(Exercise goal): Gather every line from the entries below that includes "High".

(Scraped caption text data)
[Start of section]

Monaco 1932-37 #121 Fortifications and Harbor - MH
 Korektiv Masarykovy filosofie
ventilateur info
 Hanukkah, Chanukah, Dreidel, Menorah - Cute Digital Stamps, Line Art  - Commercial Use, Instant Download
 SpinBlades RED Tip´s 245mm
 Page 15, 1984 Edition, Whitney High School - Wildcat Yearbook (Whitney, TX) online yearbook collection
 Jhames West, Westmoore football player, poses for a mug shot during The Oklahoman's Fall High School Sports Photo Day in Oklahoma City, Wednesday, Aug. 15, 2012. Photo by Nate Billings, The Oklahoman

[End of section]

(Answer to this task):
 Page 15, 1984 Edition, Whitney High School - Wildcat Yearbook (Whitney, TX) online yearbook collection
 Jhames West, Westmoore football player, poses for a mug shot during The Oklahoman's Fall High School Sports Photo Day in Oklahoma City, Wednesday, Aug. 15, 2012. Photo by Nate Billings, The Oklahoman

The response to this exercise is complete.